→ Raw data
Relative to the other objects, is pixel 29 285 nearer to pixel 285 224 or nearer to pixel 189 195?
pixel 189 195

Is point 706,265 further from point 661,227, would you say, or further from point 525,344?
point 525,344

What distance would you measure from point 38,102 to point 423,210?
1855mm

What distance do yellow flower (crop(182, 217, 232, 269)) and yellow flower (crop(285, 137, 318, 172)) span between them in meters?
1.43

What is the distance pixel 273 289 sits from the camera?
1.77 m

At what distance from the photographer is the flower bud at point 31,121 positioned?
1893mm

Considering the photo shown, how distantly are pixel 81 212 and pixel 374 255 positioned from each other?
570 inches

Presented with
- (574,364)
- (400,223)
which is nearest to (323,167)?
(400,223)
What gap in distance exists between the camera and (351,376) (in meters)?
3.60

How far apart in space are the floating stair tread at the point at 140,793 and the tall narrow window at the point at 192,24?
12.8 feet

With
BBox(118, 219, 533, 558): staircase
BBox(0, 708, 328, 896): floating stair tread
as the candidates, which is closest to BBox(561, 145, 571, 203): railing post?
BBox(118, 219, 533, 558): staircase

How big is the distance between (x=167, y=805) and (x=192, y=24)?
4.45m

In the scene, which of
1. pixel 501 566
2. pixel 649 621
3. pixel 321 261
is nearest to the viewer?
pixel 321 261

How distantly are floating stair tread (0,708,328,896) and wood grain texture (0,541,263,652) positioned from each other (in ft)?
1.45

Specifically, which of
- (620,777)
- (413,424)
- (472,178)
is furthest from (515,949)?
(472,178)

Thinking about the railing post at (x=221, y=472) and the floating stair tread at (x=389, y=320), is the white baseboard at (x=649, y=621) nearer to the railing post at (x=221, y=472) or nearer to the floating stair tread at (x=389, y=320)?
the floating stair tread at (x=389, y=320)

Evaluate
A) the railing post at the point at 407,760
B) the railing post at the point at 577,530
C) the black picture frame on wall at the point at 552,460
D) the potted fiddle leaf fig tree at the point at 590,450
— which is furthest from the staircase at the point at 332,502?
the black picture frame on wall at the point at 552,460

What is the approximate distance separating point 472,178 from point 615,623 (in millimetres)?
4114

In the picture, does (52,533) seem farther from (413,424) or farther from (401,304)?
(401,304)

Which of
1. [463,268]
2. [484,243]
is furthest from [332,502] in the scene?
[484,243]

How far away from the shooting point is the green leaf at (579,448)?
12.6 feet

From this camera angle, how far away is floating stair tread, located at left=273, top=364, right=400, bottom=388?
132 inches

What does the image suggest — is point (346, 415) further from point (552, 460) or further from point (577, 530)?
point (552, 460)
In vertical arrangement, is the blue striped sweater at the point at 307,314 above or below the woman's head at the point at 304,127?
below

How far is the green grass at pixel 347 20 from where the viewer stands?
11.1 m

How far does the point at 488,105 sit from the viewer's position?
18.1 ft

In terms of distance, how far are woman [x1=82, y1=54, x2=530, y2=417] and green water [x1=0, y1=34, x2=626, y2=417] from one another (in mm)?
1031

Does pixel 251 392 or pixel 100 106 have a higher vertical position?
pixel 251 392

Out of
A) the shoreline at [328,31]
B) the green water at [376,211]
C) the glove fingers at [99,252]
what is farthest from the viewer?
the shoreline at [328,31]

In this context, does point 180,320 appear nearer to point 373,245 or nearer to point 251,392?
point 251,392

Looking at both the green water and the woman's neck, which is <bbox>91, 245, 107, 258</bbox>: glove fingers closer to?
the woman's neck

→ Task instructions
Please repeat the material above, word for word and in full.

→ Solution for this task
Relative to the other objects, is pixel 29 285 nearer to pixel 285 224 or nearer to pixel 189 195?
pixel 189 195

Is point 706,265 further from point 661,227, would you say, or further from point 525,344?
point 525,344

What distance would you measure from point 38,102 to point 423,210?
1855mm

What distance do yellow flower (crop(182, 217, 232, 269)) and yellow flower (crop(285, 137, 318, 172)) span between them in meters?
1.43

What is the distance pixel 273 289 sits from the camera?
1.77 m

At what distance from the photographer is the flower bud at point 31,121 positioned?
1893mm

Considering the photo shown, how distantly are pixel 81 212 and pixel 374 255 positioned from each other?
570 inches

Presented with
- (574,364)
- (400,223)
which is nearest to (323,167)?
(400,223)
What gap in distance exists between the camera and (351,376) (in meters)?
3.60

How far apart in space are the floating stair tread at the point at 140,793 and the tall narrow window at the point at 192,24?
12.8 feet

With
BBox(118, 219, 533, 558): staircase
BBox(0, 708, 328, 896): floating stair tread
as the candidates, which is closest to BBox(561, 145, 571, 203): railing post?
BBox(118, 219, 533, 558): staircase

How big is the distance between (x=167, y=805) and (x=192, y=24)?
4.45m

In the scene, which of
1. pixel 501 566
2. pixel 649 621
3. pixel 321 261
is nearest to the viewer?
pixel 321 261

How distantly are floating stair tread (0,708,328,896) and wood grain texture (0,541,263,652) positioned from each other (in ft)?
1.45

Specifically, which of
- (620,777)
- (413,424)
- (472,178)
is furthest from (515,949)?
(472,178)

Thinking about the railing post at (x=221, y=472) and the floating stair tread at (x=389, y=320), is the white baseboard at (x=649, y=621) nearer to the railing post at (x=221, y=472) or nearer to the floating stair tread at (x=389, y=320)?
the floating stair tread at (x=389, y=320)

Evaluate
A) the railing post at the point at 407,760
B) the railing post at the point at 577,530
C) the black picture frame on wall at the point at 552,460
D) the potted fiddle leaf fig tree at the point at 590,450
— which is furthest from the staircase at the point at 332,502?
the black picture frame on wall at the point at 552,460

What is the approximate distance separating point 472,178 from point 615,623 (in millimetres)?
4114

In the picture, does (52,533) seem farther from (413,424) or farther from (401,304)?
(401,304)

Which of
1. [463,268]
2. [484,243]
is furthest from [332,502] in the scene?
[484,243]

How far away from the shooting point is the green leaf at (579,448)?
12.6 feet

From this camera angle, how far away is floating stair tread, located at left=273, top=364, right=400, bottom=388?
132 inches

What does the image suggest — is point (346, 415) further from point (552, 460) or further from point (577, 530)?
point (552, 460)
In vertical arrangement, is the blue striped sweater at the point at 307,314 above or below the woman's head at the point at 304,127?
below

How far is the green grass at pixel 347 20 from where the viewer stands?
11.1 m

How far does the point at 488,105 sit from the viewer's position?
18.1 ft

In terms of distance, how far are woman [x1=82, y1=54, x2=530, y2=417] and green water [x1=0, y1=34, x2=626, y2=417] from one another (in mm)?
1031

Does pixel 251 392 or pixel 100 106 have a higher vertical position?
pixel 251 392

Out of
A) the shoreline at [328,31]
B) the green water at [376,211]
C) the glove fingers at [99,252]
what is farthest from the viewer?
the shoreline at [328,31]

In this context, does point 180,320 appear nearer to point 373,245 or nearer to point 251,392?
point 251,392

Looking at both the green water and the woman's neck, which is <bbox>91, 245, 107, 258</bbox>: glove fingers closer to?
the woman's neck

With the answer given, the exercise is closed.